Será portanto a partir da análise da forma como a causa se mostra estruturada na petição inicial que poderemos encontrar as bases para responder à questão de saber qual é a jurisdição competente para o seu conhecimento.
Ora, esta acção começou com um requerimento de injunção para pagamento de facturas de água, alegando a requerente que os RR não pagaram determinadas quantias de água fornecida [...]

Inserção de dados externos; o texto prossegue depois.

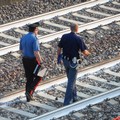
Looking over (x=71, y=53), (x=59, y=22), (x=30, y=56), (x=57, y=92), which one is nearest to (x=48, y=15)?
(x=59, y=22)

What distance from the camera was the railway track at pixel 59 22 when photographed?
17734 millimetres

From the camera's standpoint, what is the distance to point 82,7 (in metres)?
19.9

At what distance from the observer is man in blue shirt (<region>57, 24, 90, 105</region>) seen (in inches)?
555

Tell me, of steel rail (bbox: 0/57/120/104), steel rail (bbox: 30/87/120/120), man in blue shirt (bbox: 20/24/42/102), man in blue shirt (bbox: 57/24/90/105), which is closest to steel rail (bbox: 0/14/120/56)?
steel rail (bbox: 0/57/120/104)

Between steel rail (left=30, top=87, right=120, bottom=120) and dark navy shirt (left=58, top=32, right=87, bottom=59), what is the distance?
0.87m

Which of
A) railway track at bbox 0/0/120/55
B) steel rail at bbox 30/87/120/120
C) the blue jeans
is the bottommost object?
railway track at bbox 0/0/120/55

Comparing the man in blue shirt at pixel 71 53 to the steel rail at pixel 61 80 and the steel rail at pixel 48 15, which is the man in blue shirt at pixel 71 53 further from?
the steel rail at pixel 48 15

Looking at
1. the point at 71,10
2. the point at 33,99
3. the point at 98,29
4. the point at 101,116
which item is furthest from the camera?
the point at 71,10

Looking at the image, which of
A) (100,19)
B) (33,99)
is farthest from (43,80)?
(100,19)

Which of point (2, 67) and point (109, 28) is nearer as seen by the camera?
point (2, 67)

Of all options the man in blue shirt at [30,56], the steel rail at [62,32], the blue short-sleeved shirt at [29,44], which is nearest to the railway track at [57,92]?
the steel rail at [62,32]

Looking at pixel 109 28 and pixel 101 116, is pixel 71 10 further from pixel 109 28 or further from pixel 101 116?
pixel 101 116

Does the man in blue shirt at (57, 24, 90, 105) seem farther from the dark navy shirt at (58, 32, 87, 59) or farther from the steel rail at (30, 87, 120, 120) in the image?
the steel rail at (30, 87, 120, 120)

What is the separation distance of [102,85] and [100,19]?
3.97 metres
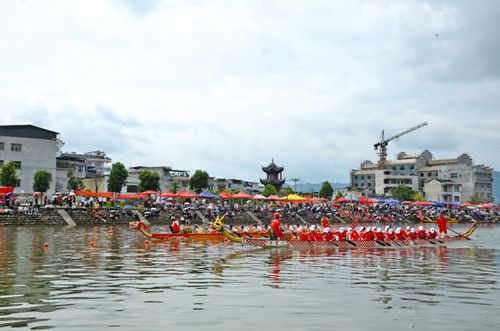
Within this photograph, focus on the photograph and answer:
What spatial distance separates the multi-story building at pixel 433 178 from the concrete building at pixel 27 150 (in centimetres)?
6686

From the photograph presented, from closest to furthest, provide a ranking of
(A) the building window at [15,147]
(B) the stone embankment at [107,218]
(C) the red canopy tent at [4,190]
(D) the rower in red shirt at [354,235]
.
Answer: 1. (D) the rower in red shirt at [354,235]
2. (B) the stone embankment at [107,218]
3. (C) the red canopy tent at [4,190]
4. (A) the building window at [15,147]

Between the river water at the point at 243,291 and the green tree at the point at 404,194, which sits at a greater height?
the green tree at the point at 404,194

Donde se conclui que o litígio compreende uma questão jurídica respeitante ao pagamento de encargos fixos e consumos de água fornecida pela A, no âmbito dum contrato com colocação dum contador [...] e das normas que o regem.
Por outro lado, não está em causa que a A é a empresa concessionária da exploração e gestão dos serviços públicos municipais de abastecimento de água e de saneamento do Município de Fafe, por força de contrato celebrado com este último.

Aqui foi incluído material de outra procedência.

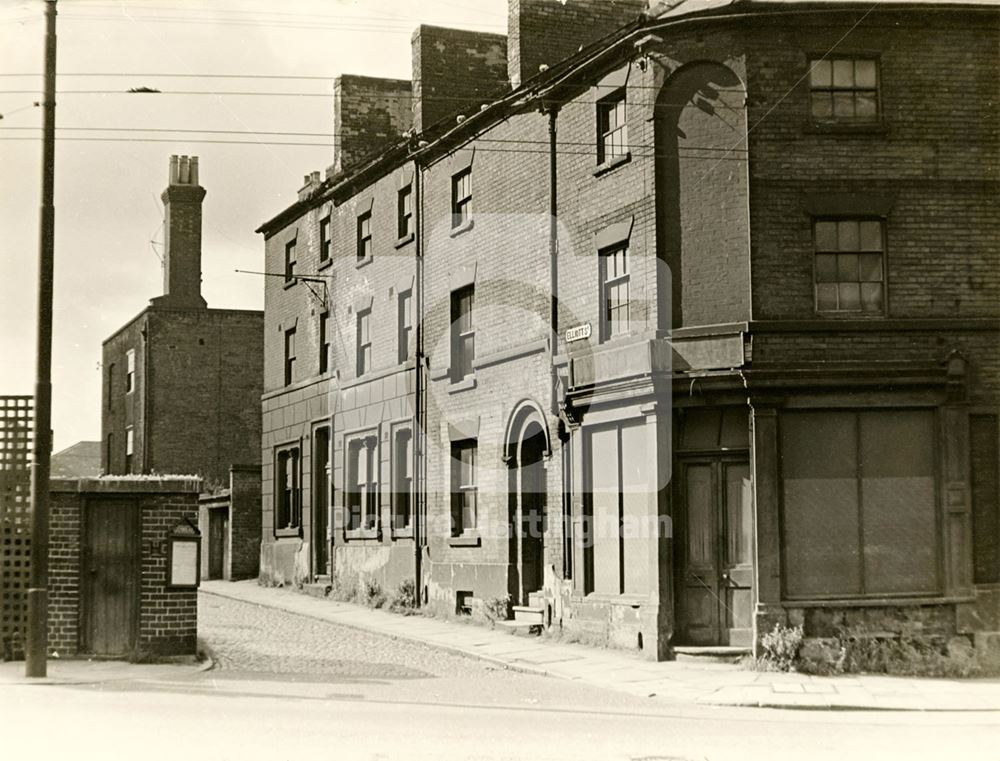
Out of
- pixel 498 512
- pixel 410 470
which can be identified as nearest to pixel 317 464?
pixel 410 470

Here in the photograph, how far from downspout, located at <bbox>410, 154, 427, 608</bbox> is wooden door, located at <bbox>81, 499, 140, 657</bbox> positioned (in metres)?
9.80

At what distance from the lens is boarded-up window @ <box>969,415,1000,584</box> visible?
1722 centimetres

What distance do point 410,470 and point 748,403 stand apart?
11.0 m

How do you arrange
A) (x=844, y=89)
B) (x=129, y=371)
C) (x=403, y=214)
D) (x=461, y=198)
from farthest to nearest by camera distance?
(x=129, y=371) < (x=403, y=214) < (x=461, y=198) < (x=844, y=89)

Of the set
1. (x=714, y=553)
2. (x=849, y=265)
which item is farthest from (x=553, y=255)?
(x=714, y=553)

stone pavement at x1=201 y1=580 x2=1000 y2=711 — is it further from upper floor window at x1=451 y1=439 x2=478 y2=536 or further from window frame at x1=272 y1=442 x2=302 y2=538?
window frame at x1=272 y1=442 x2=302 y2=538

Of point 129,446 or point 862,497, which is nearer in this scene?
point 862,497

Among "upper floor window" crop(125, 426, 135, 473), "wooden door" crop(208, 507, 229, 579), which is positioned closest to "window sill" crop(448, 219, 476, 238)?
"wooden door" crop(208, 507, 229, 579)

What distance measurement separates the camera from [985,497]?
17266 mm

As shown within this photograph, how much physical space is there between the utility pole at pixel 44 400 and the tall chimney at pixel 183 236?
27514mm

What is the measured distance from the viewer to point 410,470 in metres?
26.6

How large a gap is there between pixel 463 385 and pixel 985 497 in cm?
1032

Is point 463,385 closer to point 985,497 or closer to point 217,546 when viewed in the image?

Efectivamente, conforme se estabelece no nº 1 do artigo 26.º da Lei nº 159/99, de 14/09, é da competência dos órgãos municipais o planeamento, a gestão de equipamentos e a realização de investimentos nos seguintes domínios:
a) Sistemas municipais de abastecimento de água;
b) Sistemas municipais de drenagem e tratamento de águas residuais urbanas;
c) Sistemas municipais de limpeza pública e de recolha e tratamento de resíduos sólidos urbanos.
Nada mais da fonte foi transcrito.